UTS #10 points to the Default Unicode Collation Element Table (DUCET), a huge text file that provides, for one collation, all the data to the sorting algorithm for all Unicode characters and their combinations. Here's a snip of what I think is the relevant data for my question:


002A ; [*02FB.0020.0002.002A] # ASTERISK
002B ; [*04B8.0020.0002.002B] # PLUS SIGN
002C ; [*0232.0020.0002.002C] # COMMA
002D ; [*0222.0020.0002.002D] # HYPHEN-MINUS
002E ; [*0266.0020.0002.002E] # FULL STOP
002F ; [*02FF.0020.0002.002F] # SOLIDUS
003A ; [*0241.0020.0002.003A] # COLON
003B ; [*023E.0020.0002.003B] # SEMICOLON



With a little more patience, and some stumbling through the algorithm, I may be able to derive an explanation for the sorting behavior I've observed. But it's too bad that it can't just be reduced to a brief explanation in words, like "ignore a hyphen when it's followed by another alphanumeric character." The problem is just too elaborate now.

17 August 2007

Caveat

Jeff Atwood critiques Yahoo!'s Thirteen Simple Rules for Speeding Up Your Web Site.
There's some good advice here, but there's also a lot of advice that only makes sense if you run a website that gets millions of unique users per day.

16 August 2007

How not to do it

Mark Liberman points to his own irreverent guide to using the web interface to FacilityFocus, an automated system for submitting and tracking building maintenance requests on the University of Pennsylvania campus. The irreverence is necessary, because the interface is appallingly bad. Consider Step 2 in Liberman's guide, which helps you get past a search page that also gateways the "add new work request" page:
You may be tempted to fill out some of the 23 temptingly-empty text boxes on this screen, with information like e-Mail (that's easy) and "Desired Date" (that one's a little personal, don't you think?) -- BUT DON'T! This is a search screen, and you've got nothing to search for yet, since you haven't actually gotten your work request into the system.

Yes, I know that it says "Search Criteria Required!" at the top of the screen, in red letters, with an exclamation point. But that's just to fool you into thinking that search criteria are required. In fact, the only thing that's required (or even permitted!) for you to do at this point is to click on the large button labelled "Insert" at the top of the page...

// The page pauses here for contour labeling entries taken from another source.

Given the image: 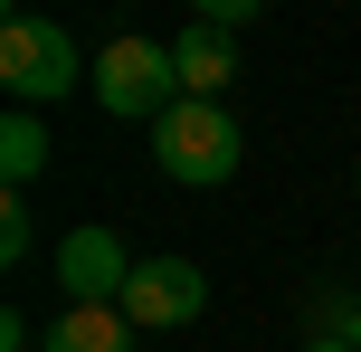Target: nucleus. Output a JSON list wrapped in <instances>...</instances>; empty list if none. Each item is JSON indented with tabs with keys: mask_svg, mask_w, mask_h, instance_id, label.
Masks as SVG:
<instances>
[{
	"mask_svg": "<svg viewBox=\"0 0 361 352\" xmlns=\"http://www.w3.org/2000/svg\"><path fill=\"white\" fill-rule=\"evenodd\" d=\"M86 76H95V67L76 57V38L57 29V19H38V10H10V19H0V86H10L19 114H38V105H57V95H76Z\"/></svg>",
	"mask_w": 361,
	"mask_h": 352,
	"instance_id": "1",
	"label": "nucleus"
},
{
	"mask_svg": "<svg viewBox=\"0 0 361 352\" xmlns=\"http://www.w3.org/2000/svg\"><path fill=\"white\" fill-rule=\"evenodd\" d=\"M152 162H162L180 190H219V181H238L247 143H238L228 105H209V95H180L162 124H152Z\"/></svg>",
	"mask_w": 361,
	"mask_h": 352,
	"instance_id": "2",
	"label": "nucleus"
},
{
	"mask_svg": "<svg viewBox=\"0 0 361 352\" xmlns=\"http://www.w3.org/2000/svg\"><path fill=\"white\" fill-rule=\"evenodd\" d=\"M86 86H95V105H105L114 124H162V114L180 105V67H171L162 38H114Z\"/></svg>",
	"mask_w": 361,
	"mask_h": 352,
	"instance_id": "3",
	"label": "nucleus"
},
{
	"mask_svg": "<svg viewBox=\"0 0 361 352\" xmlns=\"http://www.w3.org/2000/svg\"><path fill=\"white\" fill-rule=\"evenodd\" d=\"M133 267L143 257H133L114 229H67V238H57V286H67V305H124Z\"/></svg>",
	"mask_w": 361,
	"mask_h": 352,
	"instance_id": "4",
	"label": "nucleus"
},
{
	"mask_svg": "<svg viewBox=\"0 0 361 352\" xmlns=\"http://www.w3.org/2000/svg\"><path fill=\"white\" fill-rule=\"evenodd\" d=\"M200 305H209V277H200L190 257H143L124 286V324H152V334H171V324H190Z\"/></svg>",
	"mask_w": 361,
	"mask_h": 352,
	"instance_id": "5",
	"label": "nucleus"
},
{
	"mask_svg": "<svg viewBox=\"0 0 361 352\" xmlns=\"http://www.w3.org/2000/svg\"><path fill=\"white\" fill-rule=\"evenodd\" d=\"M171 67H180V95H209V105H219V86L238 76V48H228L219 19H190V29L171 38Z\"/></svg>",
	"mask_w": 361,
	"mask_h": 352,
	"instance_id": "6",
	"label": "nucleus"
},
{
	"mask_svg": "<svg viewBox=\"0 0 361 352\" xmlns=\"http://www.w3.org/2000/svg\"><path fill=\"white\" fill-rule=\"evenodd\" d=\"M38 352H133V324H124V305H57Z\"/></svg>",
	"mask_w": 361,
	"mask_h": 352,
	"instance_id": "7",
	"label": "nucleus"
},
{
	"mask_svg": "<svg viewBox=\"0 0 361 352\" xmlns=\"http://www.w3.org/2000/svg\"><path fill=\"white\" fill-rule=\"evenodd\" d=\"M0 171H10V190H29L38 171H48V124L19 114V105H10V124H0Z\"/></svg>",
	"mask_w": 361,
	"mask_h": 352,
	"instance_id": "8",
	"label": "nucleus"
},
{
	"mask_svg": "<svg viewBox=\"0 0 361 352\" xmlns=\"http://www.w3.org/2000/svg\"><path fill=\"white\" fill-rule=\"evenodd\" d=\"M314 324H324V343L361 352V296H324V305H314Z\"/></svg>",
	"mask_w": 361,
	"mask_h": 352,
	"instance_id": "9",
	"label": "nucleus"
},
{
	"mask_svg": "<svg viewBox=\"0 0 361 352\" xmlns=\"http://www.w3.org/2000/svg\"><path fill=\"white\" fill-rule=\"evenodd\" d=\"M29 238H38V219H29V200H19V190H10V200H0V257H29Z\"/></svg>",
	"mask_w": 361,
	"mask_h": 352,
	"instance_id": "10",
	"label": "nucleus"
},
{
	"mask_svg": "<svg viewBox=\"0 0 361 352\" xmlns=\"http://www.w3.org/2000/svg\"><path fill=\"white\" fill-rule=\"evenodd\" d=\"M305 352H343V343H324V334H314V343H305Z\"/></svg>",
	"mask_w": 361,
	"mask_h": 352,
	"instance_id": "11",
	"label": "nucleus"
}]
</instances>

It only gets worse. The popups for specifying what the problem is, and in what building, are populated with pages and pages of codes, and apparently these can't be sorted (it's a little hard to tell from the screen shots). A column labelled PROBLEM DESC has unhelpful entries like "HVAC" (Liberman glosses this abbreviation for the users), "HOT," and "COLD." Does "HOT" mean "it's too hot" or "I need more heat"?

Liberman, who wrote the guide as if it were a handbook for an adventure/role-playing game, comments:
But adventure-game interaction is really the wrong metaphor. The designers of good adventure games have a excellent idea of what their target users are like, and they've carefully planned and tested for their users' reactions to each display and each event in the game. The obscurity and difficulty of the interaction is carefully crafted to be suspenseful, entertaining -- and eventually overcome. In contrast, an interface like FacilityFocus seems to be "mind blind". The obscurity and difficulty of the interaction is a random result of an apparent failure to try to model user reactions at all.